*** Opening of Exercise material ***
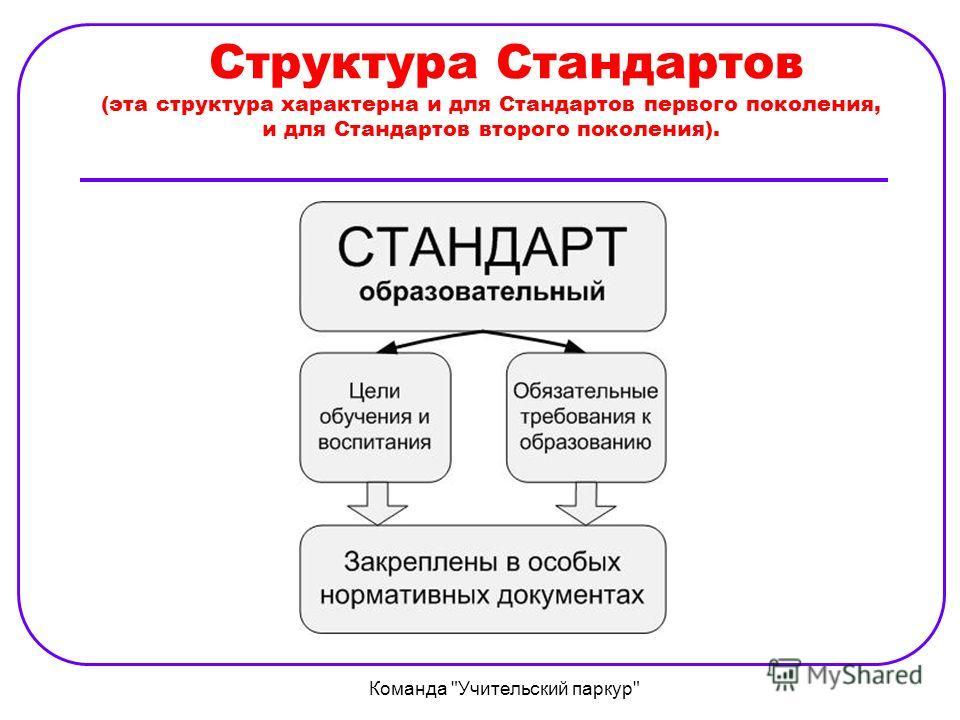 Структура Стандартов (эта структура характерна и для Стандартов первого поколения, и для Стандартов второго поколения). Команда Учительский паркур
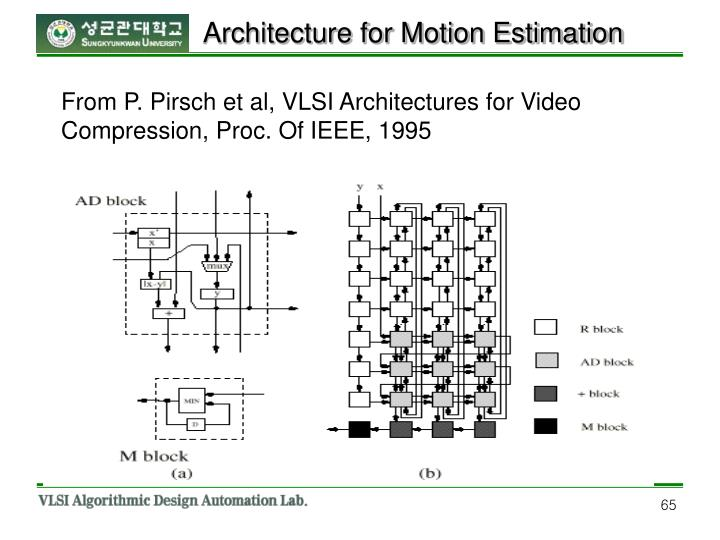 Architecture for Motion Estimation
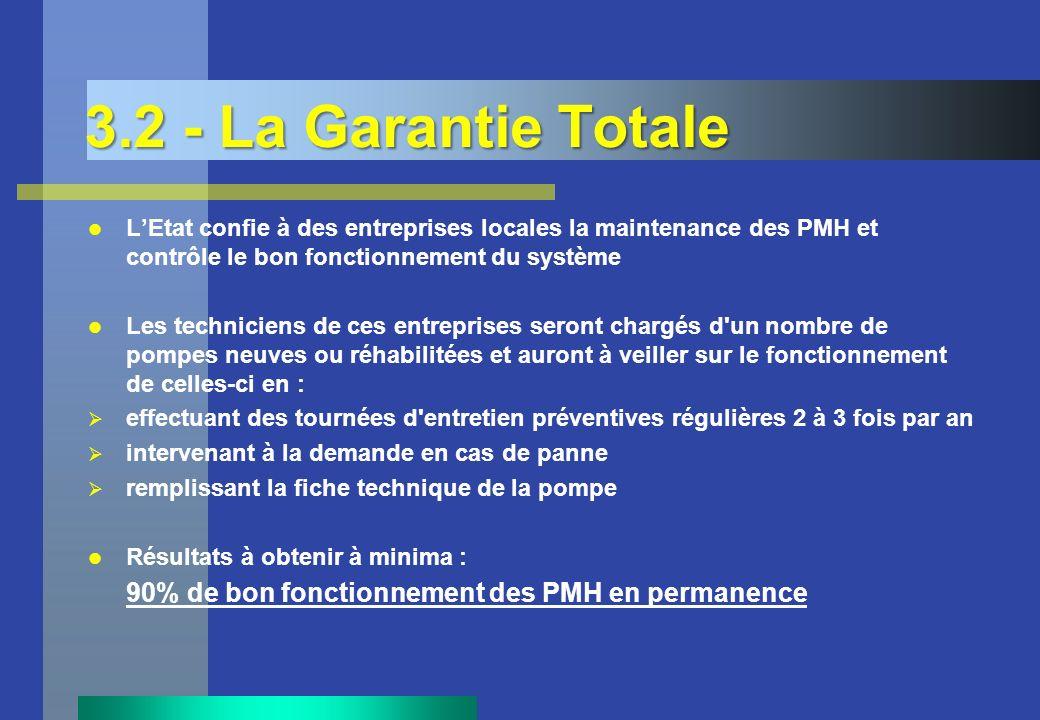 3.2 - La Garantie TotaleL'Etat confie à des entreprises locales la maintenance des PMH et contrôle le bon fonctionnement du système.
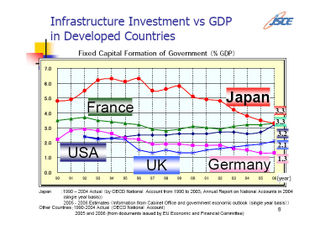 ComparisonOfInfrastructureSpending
*** Close of Exercise material ***
*** Opening of Exercise material ***
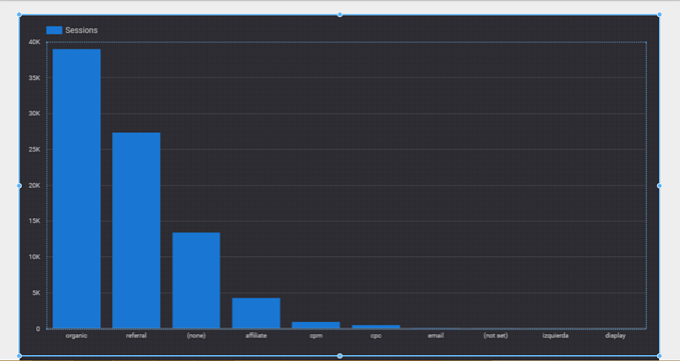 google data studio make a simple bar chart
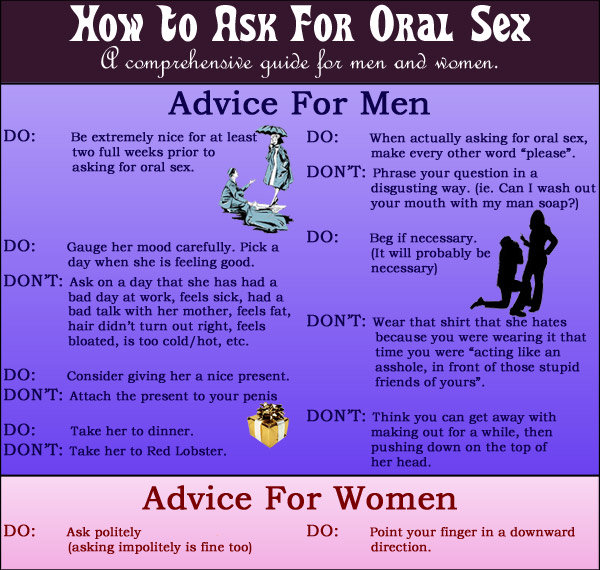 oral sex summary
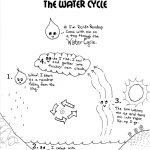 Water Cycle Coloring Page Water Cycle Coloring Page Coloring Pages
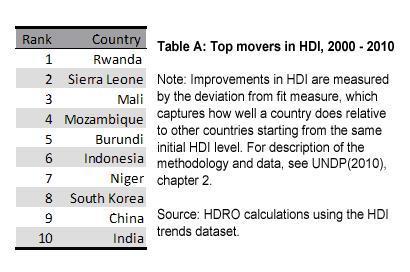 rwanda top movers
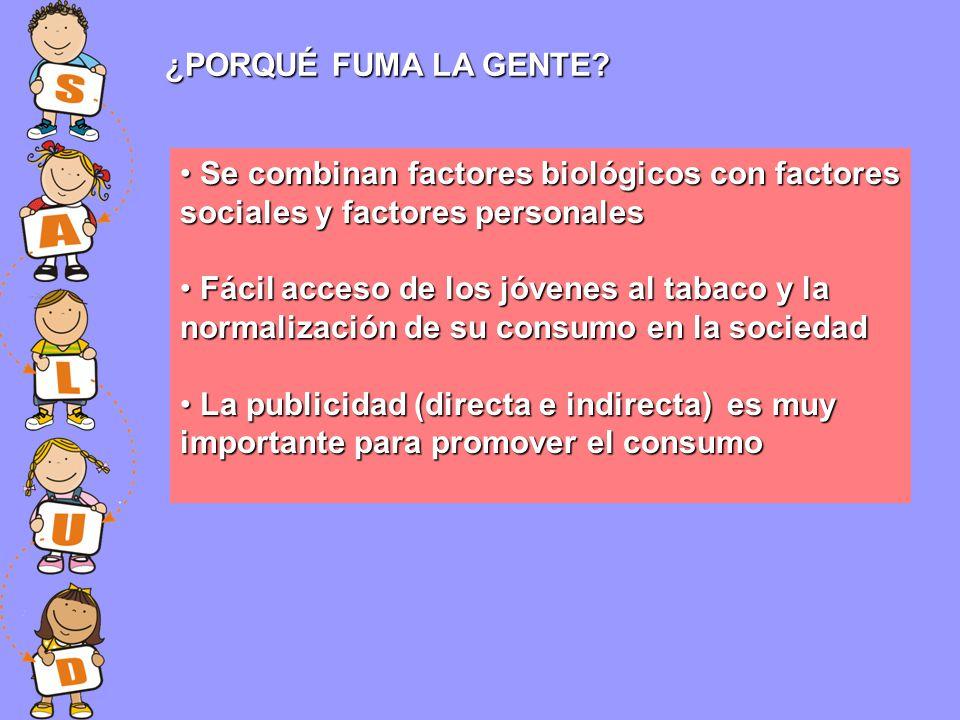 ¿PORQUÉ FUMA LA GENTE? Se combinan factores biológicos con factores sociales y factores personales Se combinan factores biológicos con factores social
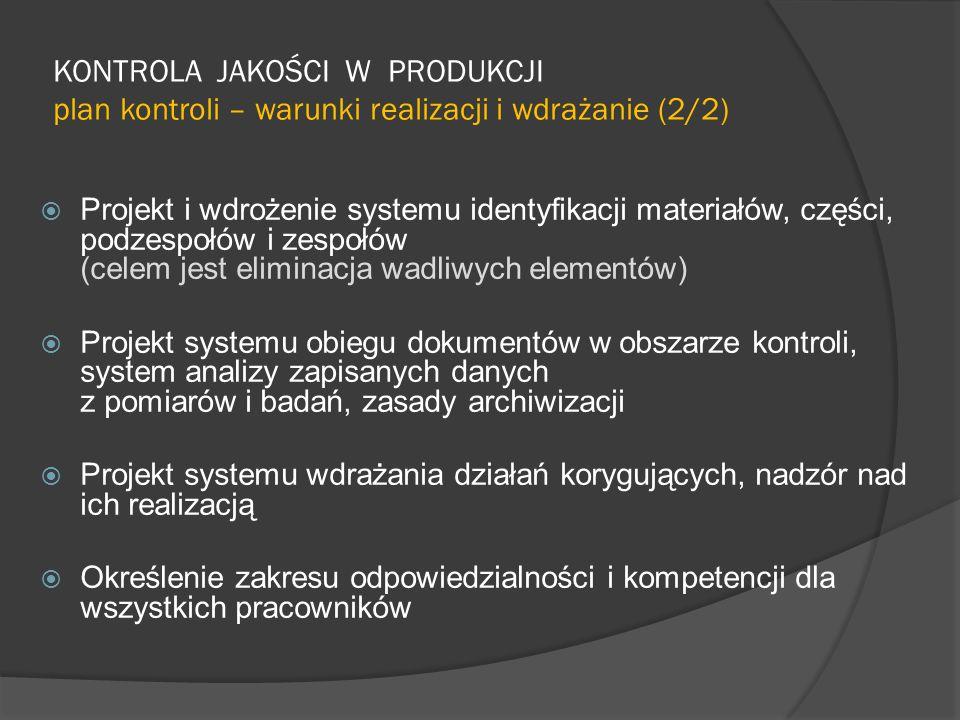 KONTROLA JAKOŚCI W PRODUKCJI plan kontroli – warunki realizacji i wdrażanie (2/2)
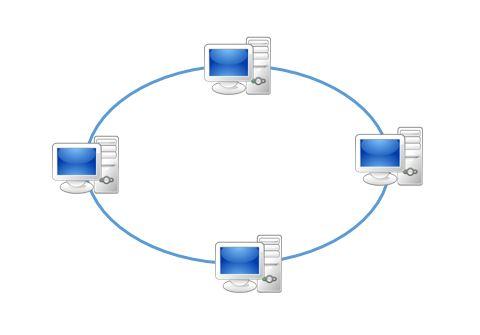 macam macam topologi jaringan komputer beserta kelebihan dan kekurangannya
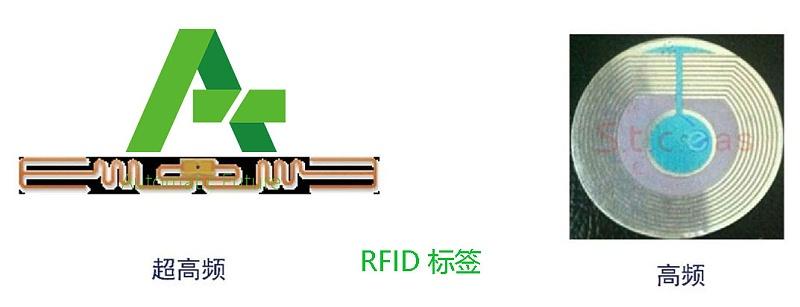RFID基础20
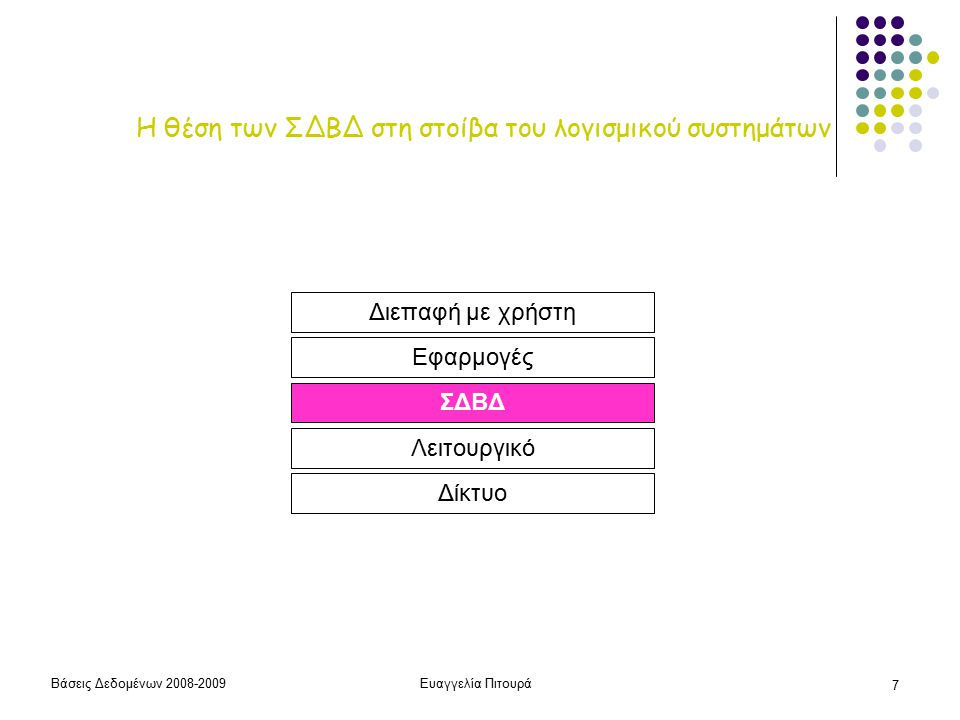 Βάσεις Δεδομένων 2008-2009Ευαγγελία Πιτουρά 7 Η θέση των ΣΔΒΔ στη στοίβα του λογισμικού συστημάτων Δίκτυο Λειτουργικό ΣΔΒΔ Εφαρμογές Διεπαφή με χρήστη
*** Close of Exercise material ***
--- Exercise ---
Copy nothing but the lines above from the one with "oral sex summary" to the one with "Βάσεις Δεδομένων 2008-2009Ευαγγελία", inclusive, word for word. Leave every picture out.

--- Expected answer ---
 oral sex summary
 Water Cycle Coloring Page Water Cycle Coloring Page Coloring Pages
 rwanda top movers
 ¿PORQUÉ FUMA LA GENTE? Se combinan factores biológicos con factores sociales y factores personales Se combinan factores biológicos con factores social
 KONTROLA JAKOŚCI W PRODUKCJI plan kontroli – warunki realizacji i wdrażanie (2/2)
 macam macam topologi jaringan komputer beserta kelebihan dan kekurangannya
RFID基础20
 Βάσεις Δεδομένων 2008-2009Ευαγγελία Πιτουρά 7 Η θέση των ΣΔΒΔ στη στοίβα του λογισμικού συστημάτων Δίκτυο Λειτουργικό ΣΔΒΔ Εφαρμογές Διεπαφή με χρήστη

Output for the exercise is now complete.